--- DIRECTIONS ---
Would you please return all of the entries below exactly as shown?

--- EXTRACTED ENTRIES ---
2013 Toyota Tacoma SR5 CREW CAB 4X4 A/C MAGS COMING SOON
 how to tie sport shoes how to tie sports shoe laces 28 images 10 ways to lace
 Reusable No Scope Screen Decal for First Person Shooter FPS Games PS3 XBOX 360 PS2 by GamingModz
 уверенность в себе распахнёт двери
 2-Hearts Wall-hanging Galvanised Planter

--- THE COMPLETED TASK ---
2013 Toyota Tacoma SR5 CREW CAB 4X4 A/C MAGS COMING SOON
 how to tie sport shoes how to tie sports shoe laces 28 images 10 ways to lace
 Reusable No Scope Screen Decal for First Person Shooter FPS Games PS3 XBOX 360 PS2 by GamingModz
 уверенность в себе распахнёт двери
 2-Hearts Wall-hanging Galvanised Planter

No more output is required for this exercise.